Where Objections/Suggestions are Received from the ROC/Official Liquidator

In the event the Central Government receives objections/suggestions from the ROC and/or the Official Liquidator within a period of 30 (thirty) days of receipt of copy of Scheme and:

  • The Central Government finds that the objections/suggestions of the ROC/Official Liquidator are not sustainable, and the Central Government is of the opinion that the Scheme is in the public interest or in the interest of creditors, it may within a period of 30 (thirty) days after the expiry of the 30 (thirty) days referred to hereinabove, issue a confirmation order of such Scheme (in Form No. CAA 12);
  • The Central Government is of the opinion, for any reason, that the Scheme is not in the public interest or in the interest of the creditors, it may within 60 (sixty) days of the receipt of the Scheme file an application before the NCLT (in Form No. CAA 13) stating the objections or opinion and requesting that the NCLT may consider the Scheme under Section 232 of the Companies Act.

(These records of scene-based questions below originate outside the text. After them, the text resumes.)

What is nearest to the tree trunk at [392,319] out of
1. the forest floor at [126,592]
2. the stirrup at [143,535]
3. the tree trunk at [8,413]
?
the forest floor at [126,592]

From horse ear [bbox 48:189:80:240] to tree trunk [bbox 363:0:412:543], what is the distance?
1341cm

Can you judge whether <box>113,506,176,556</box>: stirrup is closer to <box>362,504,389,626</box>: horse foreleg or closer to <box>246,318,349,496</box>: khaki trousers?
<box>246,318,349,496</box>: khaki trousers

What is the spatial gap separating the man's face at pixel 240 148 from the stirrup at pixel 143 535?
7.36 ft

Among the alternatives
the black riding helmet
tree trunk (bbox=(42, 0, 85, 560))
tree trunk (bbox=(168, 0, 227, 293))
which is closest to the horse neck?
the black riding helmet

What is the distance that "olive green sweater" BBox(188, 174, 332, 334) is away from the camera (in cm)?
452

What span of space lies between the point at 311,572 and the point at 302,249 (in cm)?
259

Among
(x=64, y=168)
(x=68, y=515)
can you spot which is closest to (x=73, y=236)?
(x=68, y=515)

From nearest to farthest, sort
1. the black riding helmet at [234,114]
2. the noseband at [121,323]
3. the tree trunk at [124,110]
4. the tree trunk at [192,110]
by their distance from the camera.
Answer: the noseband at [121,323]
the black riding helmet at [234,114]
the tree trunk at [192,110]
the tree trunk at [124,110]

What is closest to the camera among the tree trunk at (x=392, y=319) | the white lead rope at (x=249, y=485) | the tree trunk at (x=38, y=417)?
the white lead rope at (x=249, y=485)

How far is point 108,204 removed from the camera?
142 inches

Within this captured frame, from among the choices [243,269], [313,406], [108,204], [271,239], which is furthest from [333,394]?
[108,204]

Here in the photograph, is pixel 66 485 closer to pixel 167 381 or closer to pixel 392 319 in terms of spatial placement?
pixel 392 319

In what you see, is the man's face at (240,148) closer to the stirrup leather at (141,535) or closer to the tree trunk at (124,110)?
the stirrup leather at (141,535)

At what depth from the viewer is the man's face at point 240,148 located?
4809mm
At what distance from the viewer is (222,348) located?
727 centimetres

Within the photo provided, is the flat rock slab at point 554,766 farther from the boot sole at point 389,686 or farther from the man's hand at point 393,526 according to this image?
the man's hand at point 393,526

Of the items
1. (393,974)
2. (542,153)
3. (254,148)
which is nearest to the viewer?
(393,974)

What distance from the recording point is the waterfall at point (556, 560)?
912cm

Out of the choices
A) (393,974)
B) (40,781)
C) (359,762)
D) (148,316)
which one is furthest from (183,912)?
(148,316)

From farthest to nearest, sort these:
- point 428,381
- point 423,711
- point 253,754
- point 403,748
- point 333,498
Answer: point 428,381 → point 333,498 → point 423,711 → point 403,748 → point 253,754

If the Central Government does not issue a confirmation/file any application in the manner detailed hereinabove within a period of 60 (sixty) days of the receipt of the Scheme, it would be deemed that the Central Government does not object to the Scheme and a confirmation order would be issued accordingly.

While the 60 (sixty) day upper limit is a welcome way to ensure that the 'fast-track process' does indeed remain fast, the determination of what is in the best interest of the public—a discretion more commonly reserved for the judiciary—has largely been delegated to the executive branch. Thus, the efficiency of the 'fast-paced process' would inevitably be linked to the attitude of both present and future governments towards the ease of doing business in India. However, it is also pivotal to note that the NCLT is required to be approached by the Central Government in the event it finds that a Scheme is not in the public interest. Overarchingly, this will reduce both, the expansive case backlog of the NCLT and the average duration that such a merger typically takes currently.

Footnote

1. Notification No. G.S.R. 367(E) dated May 15, 2023.

The content of this article is intended to provide a general guide to the subject matter. Specialist advice should be sought about your specific circumstances.